No obstante, estaba decidida a intentarlo. Sabía que Hugh había andado buscándola. Que había ido noche tras noche a los Salones Argyll, que acosó a preguntas al propietario de los establos Sammles y que recorrió la mitad de las pensiones baratas de Londres. Luego, el rastreo cesó y Maisie supuso que Hugh había abandonado la búsqueda. Ahora, sin embargo, parecía que lo único que había hecho era cambiar de táctica, y que trataba de llegar a ella mediante anuncios en los periódicos. Resultaba penoso seguir dándole esquinazo cuando la buscaba con tanta insistencia, sobre todo teniendo en cuenta qué ella también anhelaba desesperadamente volver a verle. Pero había tomado su determinación. Le quería demasiado para destrozar su futuro.

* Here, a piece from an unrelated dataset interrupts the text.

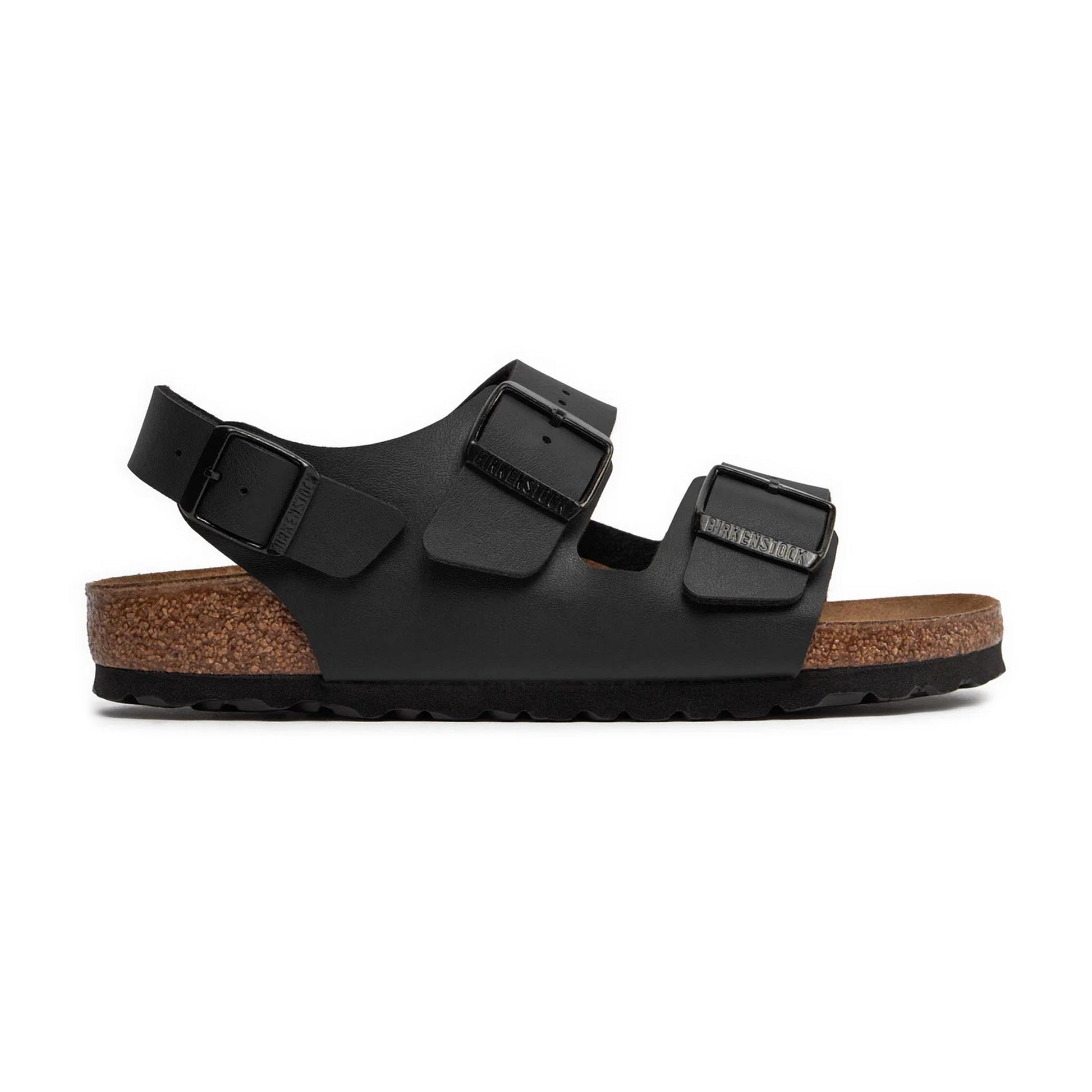 Sandali Milano Birkenstock 034793 nero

Pasó los brazos por dentro del corsé.

—Échame una mano -pidió a April.

April empezó a tirar de las cintas para atar el corsé.

—Mi nombre nunca ha aparecido en los periódicos -comentó envidiosamente-. El tuyo ha salido ya dos veces, si cuentas el de
la Leona
como nombre.

—¿Y de qué me ha servido? Dios mío, estoy engordando. April ató las cintas y la ayudó a ponerse el vestido. Aquella noche iban a salir. April tenía un nuevo pretendiente, un hombre de mediana edad, editor de revista, con esposa y seis hijos en Clapham. Él y un amigo suyo iban a llevar a April y Maisie a un teatro de variedades.

Hasta entonces, pasearían por la calle Bond y mirarían los escaparates de las tiendas de modas. No comprarían nada. Para esconderse de Hugh, Maisie se había visto obligada a dejar de trabajar para Sammles -con gran disgusto por parte del hombre, ya que la muchacha había vendido cinco caballos y un poni-, y el dinero que había ahorrado desapareció rápidamente. Pero tenía que salir, hiciera el tiempo que hiciese: era demasiado deprimente quedarse en la habitación.

El vestido de Maisie le apretaba demasiado en los senos y dio un respingo cuando April le levantó los pechos. April le dirigió una curiosa mirada y preguntó:

—¿Te duelen los pezones?

—Si, me duelen… no se por que.

—Maisie -dijo April en tono preocupado-, ¿cuándo te vino la regla por última vez?

—Pues, nunca llevo la cuenta -Maisie meditó durante unos segundos, y un escalofrío la recorrió. Exclamó-: ¡Oh, santo Dios!

—¿Cuándo?

—Creo que fue antes de las carreras de Goodwood. ¿Crees que estoy embarazada?

—Ha aumentado tu cintura, te duelen los pezones y hace dos meses que no tienes la regla… sí, estás embarazada -declaró April en tono irritado-. No puedo creer que hayas sido tan estúpida. ¿Quién fue?

—Hugh, naturalmente. Pero sólo lo hicimos una vez. ¿Cómo puede una quedarse embarazada por un coito?

—Siempre se queda una embarazada por un coito.

—Oh, Dios mío. -Maisie tuvo la impresión de que acababa de atropellarla un tren. Conmocionada, desconcertada y asustada, se sentó en la cama y estalló en lágrimas-. ¿Qué voy a hacer? -se lamentó desesperadamente.

—Para empezar, puedes ir al bufete de un abogado.

De pronto, todo era distinto.

Al principio, Maisie se sintió horrorizada y furiosa. Después comprendió que debía ponerse en contacto con Hugh, por el bien de la criatura que llevaba dentro. y al reconocer eso ante sí misma, se sintió más alegre que amilanada. Anhelaba volver a verle. Se había convencido de que sería un error. Pero el niño lo cambiaba todo. Ahora estaba obligada a ponerse en contacto con Hugh, y el alivio de tal perspectiva la debilitó.